=== Begin Enclosure ===
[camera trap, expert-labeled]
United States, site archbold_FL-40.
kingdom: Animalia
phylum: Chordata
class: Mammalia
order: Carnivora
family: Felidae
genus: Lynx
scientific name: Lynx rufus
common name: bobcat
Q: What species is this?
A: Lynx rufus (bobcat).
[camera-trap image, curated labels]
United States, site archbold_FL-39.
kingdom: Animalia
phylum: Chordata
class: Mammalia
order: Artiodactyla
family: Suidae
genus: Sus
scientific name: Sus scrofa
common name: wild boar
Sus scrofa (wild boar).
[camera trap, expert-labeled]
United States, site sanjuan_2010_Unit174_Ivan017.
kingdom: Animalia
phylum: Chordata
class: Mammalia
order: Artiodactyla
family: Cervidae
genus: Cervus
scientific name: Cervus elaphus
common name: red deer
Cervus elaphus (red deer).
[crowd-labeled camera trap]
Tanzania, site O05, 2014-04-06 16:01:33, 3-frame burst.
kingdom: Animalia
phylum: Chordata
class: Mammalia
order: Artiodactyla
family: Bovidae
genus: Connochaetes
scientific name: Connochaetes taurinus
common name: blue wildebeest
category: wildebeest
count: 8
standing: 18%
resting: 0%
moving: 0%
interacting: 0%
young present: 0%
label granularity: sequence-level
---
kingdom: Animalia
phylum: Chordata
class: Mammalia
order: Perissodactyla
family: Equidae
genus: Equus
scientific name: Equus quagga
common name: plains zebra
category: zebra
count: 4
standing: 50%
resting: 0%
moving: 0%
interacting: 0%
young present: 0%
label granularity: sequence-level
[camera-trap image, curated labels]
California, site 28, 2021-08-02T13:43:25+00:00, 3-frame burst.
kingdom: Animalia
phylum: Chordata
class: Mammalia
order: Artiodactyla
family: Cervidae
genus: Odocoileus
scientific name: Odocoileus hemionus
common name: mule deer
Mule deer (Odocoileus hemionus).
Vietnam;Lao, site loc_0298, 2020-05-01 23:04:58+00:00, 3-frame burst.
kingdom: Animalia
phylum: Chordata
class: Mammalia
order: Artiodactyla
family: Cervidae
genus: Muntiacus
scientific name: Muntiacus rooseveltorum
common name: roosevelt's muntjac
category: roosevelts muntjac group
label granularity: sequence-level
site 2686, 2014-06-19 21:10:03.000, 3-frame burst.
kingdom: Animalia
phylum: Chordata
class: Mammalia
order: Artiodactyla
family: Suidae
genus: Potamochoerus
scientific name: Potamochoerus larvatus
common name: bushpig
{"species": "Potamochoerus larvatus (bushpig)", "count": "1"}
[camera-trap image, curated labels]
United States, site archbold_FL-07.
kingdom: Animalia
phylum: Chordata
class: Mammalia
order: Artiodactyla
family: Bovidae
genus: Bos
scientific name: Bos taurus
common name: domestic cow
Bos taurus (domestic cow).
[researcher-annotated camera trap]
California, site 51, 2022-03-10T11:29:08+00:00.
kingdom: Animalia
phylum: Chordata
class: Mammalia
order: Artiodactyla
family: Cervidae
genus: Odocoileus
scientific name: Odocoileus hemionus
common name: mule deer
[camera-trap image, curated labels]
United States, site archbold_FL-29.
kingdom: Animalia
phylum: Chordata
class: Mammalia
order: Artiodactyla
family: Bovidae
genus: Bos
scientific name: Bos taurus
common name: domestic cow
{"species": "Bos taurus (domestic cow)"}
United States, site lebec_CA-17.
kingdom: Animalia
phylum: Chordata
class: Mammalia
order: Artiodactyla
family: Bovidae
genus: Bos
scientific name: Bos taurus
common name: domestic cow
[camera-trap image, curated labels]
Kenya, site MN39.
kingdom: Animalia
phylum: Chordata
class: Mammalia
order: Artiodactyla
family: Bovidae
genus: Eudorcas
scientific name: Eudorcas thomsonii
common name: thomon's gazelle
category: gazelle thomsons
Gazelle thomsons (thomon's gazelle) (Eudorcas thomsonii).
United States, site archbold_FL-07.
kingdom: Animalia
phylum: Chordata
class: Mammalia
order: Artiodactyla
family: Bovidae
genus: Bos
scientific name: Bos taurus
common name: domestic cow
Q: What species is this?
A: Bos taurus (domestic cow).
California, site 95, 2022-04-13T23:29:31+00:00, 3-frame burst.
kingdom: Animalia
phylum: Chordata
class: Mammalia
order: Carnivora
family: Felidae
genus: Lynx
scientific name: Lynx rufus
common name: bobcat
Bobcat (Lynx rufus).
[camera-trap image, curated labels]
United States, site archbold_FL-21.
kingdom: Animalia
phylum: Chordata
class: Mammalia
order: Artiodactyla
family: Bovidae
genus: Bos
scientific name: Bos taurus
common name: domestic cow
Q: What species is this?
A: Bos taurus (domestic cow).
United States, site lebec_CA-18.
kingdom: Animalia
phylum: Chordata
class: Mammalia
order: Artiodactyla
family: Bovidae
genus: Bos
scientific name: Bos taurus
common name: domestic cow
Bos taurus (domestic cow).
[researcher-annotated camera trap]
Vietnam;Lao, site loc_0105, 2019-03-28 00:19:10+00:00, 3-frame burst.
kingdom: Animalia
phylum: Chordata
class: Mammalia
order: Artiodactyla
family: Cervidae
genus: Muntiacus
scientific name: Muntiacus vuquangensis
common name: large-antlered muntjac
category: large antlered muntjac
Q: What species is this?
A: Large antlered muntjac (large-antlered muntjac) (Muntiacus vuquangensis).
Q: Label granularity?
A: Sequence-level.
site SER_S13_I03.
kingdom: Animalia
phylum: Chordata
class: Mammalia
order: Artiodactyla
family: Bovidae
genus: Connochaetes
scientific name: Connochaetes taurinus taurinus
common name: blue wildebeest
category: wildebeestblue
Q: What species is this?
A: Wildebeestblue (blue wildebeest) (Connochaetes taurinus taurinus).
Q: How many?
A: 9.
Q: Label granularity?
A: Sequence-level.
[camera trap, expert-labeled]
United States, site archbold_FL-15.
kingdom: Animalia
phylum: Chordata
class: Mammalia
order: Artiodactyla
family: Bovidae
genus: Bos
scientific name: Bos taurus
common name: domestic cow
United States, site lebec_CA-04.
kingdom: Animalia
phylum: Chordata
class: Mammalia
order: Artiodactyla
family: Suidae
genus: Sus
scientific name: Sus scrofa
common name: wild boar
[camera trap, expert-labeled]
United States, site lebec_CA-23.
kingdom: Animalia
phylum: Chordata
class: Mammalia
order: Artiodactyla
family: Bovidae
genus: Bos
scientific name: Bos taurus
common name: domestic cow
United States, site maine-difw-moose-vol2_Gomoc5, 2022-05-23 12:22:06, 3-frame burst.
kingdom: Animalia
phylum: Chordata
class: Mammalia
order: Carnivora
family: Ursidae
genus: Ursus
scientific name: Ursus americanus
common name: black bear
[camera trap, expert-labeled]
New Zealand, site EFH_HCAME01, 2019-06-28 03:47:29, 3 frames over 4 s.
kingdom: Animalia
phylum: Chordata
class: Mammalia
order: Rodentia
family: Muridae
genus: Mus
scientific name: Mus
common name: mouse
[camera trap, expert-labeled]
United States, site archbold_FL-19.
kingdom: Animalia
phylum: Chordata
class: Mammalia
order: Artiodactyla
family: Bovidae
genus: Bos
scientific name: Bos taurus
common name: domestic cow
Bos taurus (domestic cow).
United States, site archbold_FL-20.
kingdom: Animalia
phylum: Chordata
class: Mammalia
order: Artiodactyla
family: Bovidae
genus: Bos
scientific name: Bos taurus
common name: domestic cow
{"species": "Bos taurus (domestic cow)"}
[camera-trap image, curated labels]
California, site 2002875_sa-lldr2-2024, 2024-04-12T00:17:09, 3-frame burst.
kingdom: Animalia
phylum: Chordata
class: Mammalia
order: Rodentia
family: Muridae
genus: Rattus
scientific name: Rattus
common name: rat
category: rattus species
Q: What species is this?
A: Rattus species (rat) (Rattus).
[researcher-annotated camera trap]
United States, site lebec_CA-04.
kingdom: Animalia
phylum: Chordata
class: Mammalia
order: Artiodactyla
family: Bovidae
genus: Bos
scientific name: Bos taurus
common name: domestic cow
=== End Enclosure ===
▶ TASK REQUIREMENTS: Copy here each line of the preceding records with "burst" in it.

▶ WRITTEN RESPONSE:
Tanzania, site O05, 2014-04-06 16:01:33, 3-frame burst.
California, site 28, 2021-08-02T13:43:25+00:00, 3-frame burst.
Vietnam;Lao, site loc_0298, 2020-05-01 23:04:58+00:00, 3-frame burst.
site 2686, 2014-06-19 21:10:03.000, 3-frame burst.
California, site 95, 2022-04-13T23:29:31+00:00, 3-frame burst.
Vietnam;Lao, site loc_0105, 2019-03-28 00:19:10+00:00, 3-frame burst.
United States, site maine-difw-moose-vol2_Gomoc5, 2022-05-23 12:22:06, 3-frame burst.
California, site 2002875_sa-lldr2-2024, 2024-04-12T00:17:09, 3-frame burst.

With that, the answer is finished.